私が高校生だった頃、同級生に伊丹十三の「女たちよ!」が面白いと教えてもらい、読んでみた感想は「こんな人がいるんだ!」という驚きでした。この本の中で何度も登場している「ヨーロッパ退屈日記」に至っては、「へぇ、そうなんだ!」の連続でした。

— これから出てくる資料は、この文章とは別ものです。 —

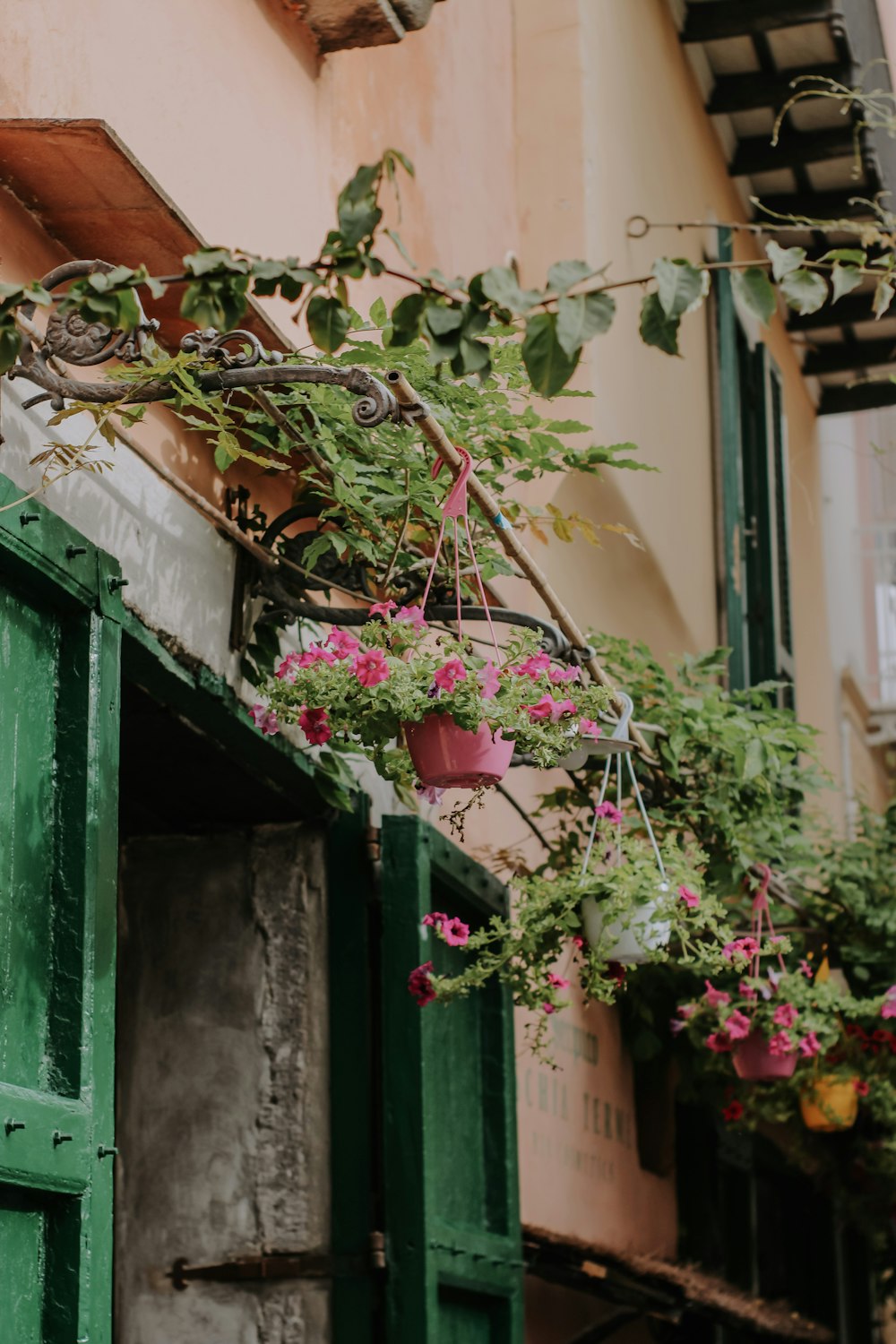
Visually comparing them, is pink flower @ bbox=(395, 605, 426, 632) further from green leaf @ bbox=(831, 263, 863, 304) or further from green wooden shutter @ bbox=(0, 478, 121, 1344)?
green leaf @ bbox=(831, 263, 863, 304)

80年代くらいまでは男性のエッセイが主流でした。そんな中でわたしが好きだったのは赤瀬川原平さんたちが提唱した「トマソン」関連でした。町の中にある無用な物を発見して、「ほらほら変でしょ」といっているのが楽しくて、そういうものを探すのが今でも好きです。野球選手としてはパッとしなかったトマソンが、こんな形で名を遺すなんて、本人はご存じなんでしょうか?
女性のエッセイが表に出るようになってきたのは向田邦子さんあたりからでしょうか。淡々とした日常の中にハッとすることが起きるところが大好きです。それとは対照的な群ようこさんのグズグズした日常は、「あるある」と思うことばかりです。佐藤愛子さんの「九十歳、何がめでたい」も、高齢化社会の現実が見事に描かれていて楽しいです。最近はジェーン・スーさんの文章を読んでいて、「よく言ってくれた!」と思うことが多いのです。
エッセイは、時代を映す鏡なのかなぁ。憧れよりも現実と共感、そのあたりが今の時代を映し出しているいるのかもしれません。